Um esporte de massa, como o futebol, tem papel fundamental nas dinâmicas da sociedade brasileira. O comportamento dos atletas, e dos clubes, interfere diretamente no comportamento das torcidas e dos torcedores. Não faz mais sentido o entendimento de que o dentro e o fora de campo não tem nenhuma ligação. Ambos se afetam mutualmente e constroem aquilo que se quer mostrar sobre o esporte e sobre as pessoas que o fazem.
Robinho usou a mesma estratégia de Cuca para não cumprir sua pena na Itália, onde também foi condenado por violência sexual contra vulnerável. Em desfavor de Robinho ainda há provas mais concretas, pois a polícia italiana gravou áudios do jogador confessando o crime. Mas ele segue feliz, alegre e forte pelas praias do litoral paulista. As vezes até participa de manifestação antidemocrática no tempo livre.
O goleiro Bruno, condenado a 22 anos de prisão pela morte de Elisa Samúdio, segue em pleno gozo de liberdade, inclusive recentemente foi recebido calorosamente pelo Orion Futebol Clube, time de várzea de São Paulo. Grava vídeos para suas redes sociais e é seguido por pelo menos 107 mil pessoas. E ontem (24) teve seu pedido negado e provavelmente terá de pagar uma indenização ao seu filho, no valor de R$650 mil.
Esses casos escancaram a injustiça sofrida por mulheres. Homens, mesmo que condenados, terão sempre suas segundas, terceiras e todas as chances que quiserem ter. E serão acolhidos pela sociedade, que na maioria das vezes tende a julgar a mulher pela violência sofrida.
Até hoje Elisa Samúdio é desqualificada por ter sido garota de programa. A vítima de Robinho pelo estado de embriaguez no momento do crime. A MENINA DE 13 ANOS por se atrever a ir atrás de ídolos no quarto de hotel.
Pelo menos, ao que parece, Cuca terá sua condenação pública, pelo menos. A pressão da torcida feminina, com apoio primordial dos homens, tem tudo para surtir efeito e o treinador tem grandes chances de não permanecer no Timão. Principalmente depois da derrota para o Goiás no último dia 23 de abril.
Há rumores que o técnico pediu para sair, mas o clube nega a informação. Se o ditado popular fizer sentido, onde há fumaça há fogo, não deve demorar muito para a informação ser concretizada. Mas é claro que com todo o cuidado para proteger a imagem do grande ídolo Cuca (ironia).
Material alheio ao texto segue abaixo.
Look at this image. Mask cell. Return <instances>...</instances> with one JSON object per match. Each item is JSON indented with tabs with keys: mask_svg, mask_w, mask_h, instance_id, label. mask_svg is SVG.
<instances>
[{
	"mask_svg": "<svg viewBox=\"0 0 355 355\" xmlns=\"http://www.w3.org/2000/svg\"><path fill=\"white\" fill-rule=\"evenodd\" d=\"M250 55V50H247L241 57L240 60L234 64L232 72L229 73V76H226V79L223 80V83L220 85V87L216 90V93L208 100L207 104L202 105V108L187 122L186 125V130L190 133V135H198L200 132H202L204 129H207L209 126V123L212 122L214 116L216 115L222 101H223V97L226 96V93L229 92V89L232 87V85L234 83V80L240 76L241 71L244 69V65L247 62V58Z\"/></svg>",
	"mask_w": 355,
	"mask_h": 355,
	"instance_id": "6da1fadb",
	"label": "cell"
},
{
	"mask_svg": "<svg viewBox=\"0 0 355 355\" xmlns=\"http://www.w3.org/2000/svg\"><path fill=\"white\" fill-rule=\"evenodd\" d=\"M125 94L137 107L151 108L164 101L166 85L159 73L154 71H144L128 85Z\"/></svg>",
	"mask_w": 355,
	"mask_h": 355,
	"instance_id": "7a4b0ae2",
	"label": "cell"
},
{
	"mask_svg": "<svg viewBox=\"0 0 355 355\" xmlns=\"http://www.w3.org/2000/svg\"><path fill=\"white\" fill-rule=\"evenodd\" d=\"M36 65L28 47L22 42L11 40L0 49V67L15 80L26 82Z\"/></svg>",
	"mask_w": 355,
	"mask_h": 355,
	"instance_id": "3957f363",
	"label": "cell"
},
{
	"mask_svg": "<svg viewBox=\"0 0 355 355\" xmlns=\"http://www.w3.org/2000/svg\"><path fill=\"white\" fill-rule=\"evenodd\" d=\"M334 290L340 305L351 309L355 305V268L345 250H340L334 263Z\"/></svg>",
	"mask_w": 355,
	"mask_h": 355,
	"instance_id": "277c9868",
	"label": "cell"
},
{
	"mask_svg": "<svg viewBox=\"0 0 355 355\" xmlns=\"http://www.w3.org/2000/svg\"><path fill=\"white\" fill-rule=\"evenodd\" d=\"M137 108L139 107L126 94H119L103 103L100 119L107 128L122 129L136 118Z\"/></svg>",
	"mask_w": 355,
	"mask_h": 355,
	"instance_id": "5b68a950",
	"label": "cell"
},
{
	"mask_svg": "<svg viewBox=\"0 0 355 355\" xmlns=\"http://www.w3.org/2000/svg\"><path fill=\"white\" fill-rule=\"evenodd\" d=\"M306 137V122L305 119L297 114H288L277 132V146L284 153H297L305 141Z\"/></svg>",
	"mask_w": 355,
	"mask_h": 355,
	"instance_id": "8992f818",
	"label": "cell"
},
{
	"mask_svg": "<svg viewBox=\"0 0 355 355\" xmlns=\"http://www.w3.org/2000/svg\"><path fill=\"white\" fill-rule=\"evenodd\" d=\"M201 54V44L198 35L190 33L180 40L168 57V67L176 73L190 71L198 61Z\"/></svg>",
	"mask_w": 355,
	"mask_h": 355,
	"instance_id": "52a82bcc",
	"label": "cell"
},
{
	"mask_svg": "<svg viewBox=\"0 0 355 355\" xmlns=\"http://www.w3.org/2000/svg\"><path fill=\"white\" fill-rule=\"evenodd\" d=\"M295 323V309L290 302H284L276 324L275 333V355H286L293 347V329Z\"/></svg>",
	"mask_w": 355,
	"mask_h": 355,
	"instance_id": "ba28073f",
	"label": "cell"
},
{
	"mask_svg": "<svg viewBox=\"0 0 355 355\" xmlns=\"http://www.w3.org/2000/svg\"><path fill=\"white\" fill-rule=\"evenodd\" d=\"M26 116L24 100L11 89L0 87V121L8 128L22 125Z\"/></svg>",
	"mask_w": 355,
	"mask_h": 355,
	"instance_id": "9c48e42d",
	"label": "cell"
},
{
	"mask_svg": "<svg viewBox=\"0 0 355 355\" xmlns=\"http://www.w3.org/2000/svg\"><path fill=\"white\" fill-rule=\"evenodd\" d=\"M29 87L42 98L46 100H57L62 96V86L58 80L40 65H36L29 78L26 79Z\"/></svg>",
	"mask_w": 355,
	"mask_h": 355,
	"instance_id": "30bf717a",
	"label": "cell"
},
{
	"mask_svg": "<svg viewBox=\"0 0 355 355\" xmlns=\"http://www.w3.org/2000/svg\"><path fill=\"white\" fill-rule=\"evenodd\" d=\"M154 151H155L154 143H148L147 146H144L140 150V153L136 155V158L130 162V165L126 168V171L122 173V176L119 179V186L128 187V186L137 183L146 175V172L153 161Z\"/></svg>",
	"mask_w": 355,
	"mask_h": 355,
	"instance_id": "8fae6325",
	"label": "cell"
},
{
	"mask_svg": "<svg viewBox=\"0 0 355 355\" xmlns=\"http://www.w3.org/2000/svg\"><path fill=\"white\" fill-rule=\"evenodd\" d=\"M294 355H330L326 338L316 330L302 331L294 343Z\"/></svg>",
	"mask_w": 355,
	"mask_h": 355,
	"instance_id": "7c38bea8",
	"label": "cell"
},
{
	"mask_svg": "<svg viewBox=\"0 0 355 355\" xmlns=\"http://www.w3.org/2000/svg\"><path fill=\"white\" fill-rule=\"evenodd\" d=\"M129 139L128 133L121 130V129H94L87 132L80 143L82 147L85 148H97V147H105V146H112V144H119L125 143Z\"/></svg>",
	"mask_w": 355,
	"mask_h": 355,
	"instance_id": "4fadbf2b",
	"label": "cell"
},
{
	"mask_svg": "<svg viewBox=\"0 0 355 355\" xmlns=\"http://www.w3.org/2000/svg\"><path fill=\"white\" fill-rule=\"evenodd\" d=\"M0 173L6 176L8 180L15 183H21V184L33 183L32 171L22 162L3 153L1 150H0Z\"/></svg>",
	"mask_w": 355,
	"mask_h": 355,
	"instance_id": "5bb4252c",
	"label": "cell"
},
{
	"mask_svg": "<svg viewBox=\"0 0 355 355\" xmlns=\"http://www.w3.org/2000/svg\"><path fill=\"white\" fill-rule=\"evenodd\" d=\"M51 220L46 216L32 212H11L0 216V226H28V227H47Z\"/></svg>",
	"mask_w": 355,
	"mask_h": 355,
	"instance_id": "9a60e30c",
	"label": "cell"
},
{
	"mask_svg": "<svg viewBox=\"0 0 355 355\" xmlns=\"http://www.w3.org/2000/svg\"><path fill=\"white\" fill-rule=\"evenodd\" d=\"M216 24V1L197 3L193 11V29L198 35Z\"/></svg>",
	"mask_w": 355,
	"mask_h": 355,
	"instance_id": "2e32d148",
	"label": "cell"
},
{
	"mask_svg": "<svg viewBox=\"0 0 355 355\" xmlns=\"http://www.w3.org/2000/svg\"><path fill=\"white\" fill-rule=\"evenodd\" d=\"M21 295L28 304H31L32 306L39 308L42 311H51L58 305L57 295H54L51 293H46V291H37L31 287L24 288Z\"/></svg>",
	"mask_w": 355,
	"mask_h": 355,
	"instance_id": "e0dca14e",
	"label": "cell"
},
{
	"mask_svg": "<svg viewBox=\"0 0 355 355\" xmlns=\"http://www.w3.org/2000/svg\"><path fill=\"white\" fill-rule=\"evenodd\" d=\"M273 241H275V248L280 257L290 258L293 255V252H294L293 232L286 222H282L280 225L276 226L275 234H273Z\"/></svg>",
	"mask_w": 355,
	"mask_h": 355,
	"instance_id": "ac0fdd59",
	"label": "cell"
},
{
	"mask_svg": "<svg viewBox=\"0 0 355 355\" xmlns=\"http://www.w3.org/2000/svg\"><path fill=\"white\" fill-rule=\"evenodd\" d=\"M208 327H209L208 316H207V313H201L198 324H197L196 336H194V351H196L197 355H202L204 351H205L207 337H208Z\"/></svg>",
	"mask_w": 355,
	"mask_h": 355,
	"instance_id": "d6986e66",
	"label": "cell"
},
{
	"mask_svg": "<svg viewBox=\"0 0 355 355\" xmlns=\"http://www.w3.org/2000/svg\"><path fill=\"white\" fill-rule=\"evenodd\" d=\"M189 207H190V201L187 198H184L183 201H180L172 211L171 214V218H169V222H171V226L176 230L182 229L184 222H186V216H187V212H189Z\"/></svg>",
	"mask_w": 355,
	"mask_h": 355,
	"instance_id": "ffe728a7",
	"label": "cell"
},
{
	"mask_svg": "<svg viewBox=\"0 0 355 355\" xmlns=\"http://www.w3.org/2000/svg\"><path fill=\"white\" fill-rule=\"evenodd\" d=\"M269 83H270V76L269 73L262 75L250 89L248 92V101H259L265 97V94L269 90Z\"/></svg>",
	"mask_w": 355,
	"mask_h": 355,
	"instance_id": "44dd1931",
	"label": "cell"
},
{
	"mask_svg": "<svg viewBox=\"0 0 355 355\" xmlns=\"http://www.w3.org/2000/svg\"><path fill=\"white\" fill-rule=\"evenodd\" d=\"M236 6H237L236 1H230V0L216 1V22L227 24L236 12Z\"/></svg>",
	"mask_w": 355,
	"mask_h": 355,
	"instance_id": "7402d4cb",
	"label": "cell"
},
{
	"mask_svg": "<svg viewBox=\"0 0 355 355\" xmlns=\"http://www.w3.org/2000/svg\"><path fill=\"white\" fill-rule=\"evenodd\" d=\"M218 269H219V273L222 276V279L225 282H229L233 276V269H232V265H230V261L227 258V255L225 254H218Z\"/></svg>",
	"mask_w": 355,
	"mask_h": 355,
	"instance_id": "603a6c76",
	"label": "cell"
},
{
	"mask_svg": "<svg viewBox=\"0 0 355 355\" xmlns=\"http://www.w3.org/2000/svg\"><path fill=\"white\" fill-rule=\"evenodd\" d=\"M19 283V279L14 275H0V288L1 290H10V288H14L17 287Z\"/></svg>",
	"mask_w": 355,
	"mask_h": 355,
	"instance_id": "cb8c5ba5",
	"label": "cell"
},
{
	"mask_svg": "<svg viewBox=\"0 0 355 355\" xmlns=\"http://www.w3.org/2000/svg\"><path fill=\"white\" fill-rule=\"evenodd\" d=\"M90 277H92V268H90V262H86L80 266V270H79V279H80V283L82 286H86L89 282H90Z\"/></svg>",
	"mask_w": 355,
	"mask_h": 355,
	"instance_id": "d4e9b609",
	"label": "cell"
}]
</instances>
São pequeníssimas as vitórias e elas são fundamentais para que a luta por mais direitos para as mulheres siga firme e forte. O desejo é de justiça, não de vingança, pois se assim o fosse, não estaríamos clamando por justiça dentro do processo legal que exige o Estado Democrático de Direito.
Portanto, queridos, queridas e querides, Política, Religião e Futebol se discute. E muito.